8.The Applicant Husband file and serve a statement of claim, pleading and particularising the material facts on which he relies in his claim against the Second Respondent, on or before 26 September 2018.
9.The Second Respondent’s Application in a Case dated 30 August 2018 be adjourned pending the determination of any strike-out or other application by the First Respondent.
10.The Second Respondent be relieved from filing and serving any Response or Defence pending the determination of its Application in a Case.
IT IS FURTHER ORDERED THAT
11.The solicitor for the Applicant husband is to forward an electronic typescript of the document marked “A” as amended to the Court within two business days.
12.These proceedings are listed before the Honourable Justice Loughnan for hearing case management at 10.00am on Tuesday, 30 October 2018.

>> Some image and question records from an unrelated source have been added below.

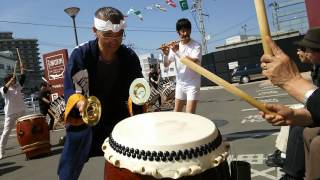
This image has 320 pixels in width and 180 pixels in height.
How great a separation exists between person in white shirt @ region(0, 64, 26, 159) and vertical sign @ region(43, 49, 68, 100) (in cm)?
473

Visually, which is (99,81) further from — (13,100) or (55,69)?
(55,69)

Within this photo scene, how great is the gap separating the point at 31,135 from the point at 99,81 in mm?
4766

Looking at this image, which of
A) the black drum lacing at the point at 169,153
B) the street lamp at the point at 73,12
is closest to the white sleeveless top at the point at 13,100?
the street lamp at the point at 73,12

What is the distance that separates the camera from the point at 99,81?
9.44 feet

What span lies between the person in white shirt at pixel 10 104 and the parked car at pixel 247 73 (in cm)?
1610

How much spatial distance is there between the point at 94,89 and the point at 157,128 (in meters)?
1.04

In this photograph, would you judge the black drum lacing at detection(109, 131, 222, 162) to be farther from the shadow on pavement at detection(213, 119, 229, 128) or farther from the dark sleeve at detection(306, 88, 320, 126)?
the shadow on pavement at detection(213, 119, 229, 128)

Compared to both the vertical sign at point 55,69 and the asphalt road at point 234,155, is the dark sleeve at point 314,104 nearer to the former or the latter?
the asphalt road at point 234,155

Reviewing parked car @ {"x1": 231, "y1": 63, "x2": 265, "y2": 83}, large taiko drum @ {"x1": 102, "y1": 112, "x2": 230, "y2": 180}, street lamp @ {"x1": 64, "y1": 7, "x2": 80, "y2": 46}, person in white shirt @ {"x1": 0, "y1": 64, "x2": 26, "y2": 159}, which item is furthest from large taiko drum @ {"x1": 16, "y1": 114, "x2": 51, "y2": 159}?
parked car @ {"x1": 231, "y1": 63, "x2": 265, "y2": 83}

On 30 October 2018 orders were made for the husband’s application for a certificate to be heard on 22 November 2018. On 22 November 2018 the husband and the second and third respondents were represented but there was no appearance for the wife and she was excused. The husband’s counsel relied on written submissions and spoke to them. At the conclusion of oral submissions judgment was reserved and the parties were excused on delivery of judgment.
The Legislation
Section 128 of the Evidence Act provides:
128 Privilege in respect of self‑incrimination in other proceedings
(1) This section applies if a witness objects to giving particular evidence, or evidence on a particular matter, on the ground that the evidence may tend to prove that the witness:
(a) has committed an offence against or arising under an Australian law or a law of a foreign country; or
(b) is liable to a civil penalty.
(2) The court must determine whether or not there are reasonable grounds for the objection.

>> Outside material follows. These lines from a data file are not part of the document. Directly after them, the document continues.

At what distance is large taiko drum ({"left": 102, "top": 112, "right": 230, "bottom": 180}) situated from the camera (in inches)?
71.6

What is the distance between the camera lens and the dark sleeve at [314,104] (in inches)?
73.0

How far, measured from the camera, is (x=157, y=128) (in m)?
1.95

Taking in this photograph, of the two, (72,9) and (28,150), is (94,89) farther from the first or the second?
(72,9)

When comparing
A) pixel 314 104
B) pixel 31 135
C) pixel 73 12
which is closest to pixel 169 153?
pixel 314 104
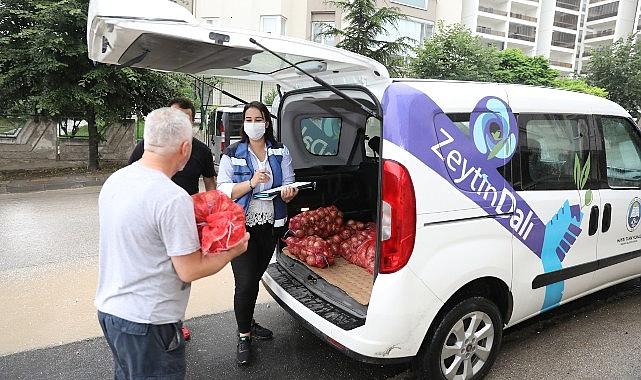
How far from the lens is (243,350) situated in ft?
10.5

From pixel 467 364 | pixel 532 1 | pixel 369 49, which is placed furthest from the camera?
pixel 532 1

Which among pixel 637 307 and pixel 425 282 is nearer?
pixel 425 282

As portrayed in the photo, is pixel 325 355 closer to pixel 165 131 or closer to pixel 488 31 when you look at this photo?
pixel 165 131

(3) Subject to subsection (4), if the court determines that there are reasonable grounds for the objection, the court is not to require the witness to give the evidence, and is to inform the witness:
(a) that the witness need not give the evidence unless required by the court to do so under subsection (4); and
(b) that the court will give a certificate under this section if:
(i) the witness willingly gives the evidence without being required to do so under subsection (4); or
(ii) the witness gives the evidence after being required to do so under subsection (4); and
(c) of the effect of such a certificate.
(4) The court may require the witness to give the evidence if the court is satisfied that:
(a) the evidence does not tend to prove that the witness has committed an offence against or arising under, or is liable to a civil penalty under, a law of a foreign country; and
(b) the interests of justice require that the witness give the evidence.
(5) If the witness either willingly gives the evidence without being required to do so under subsection (4), or gives it after being required to do so under that subsection, the court must cause the witness to be given a certificate under this section in respect of the evidence.
(6) The court is also to cause a witness to be given a certificate under this section if:
(a) the objection has been overruled; and
(b) after the evidence has been given, the court finds that there were reasonable grounds for the objection.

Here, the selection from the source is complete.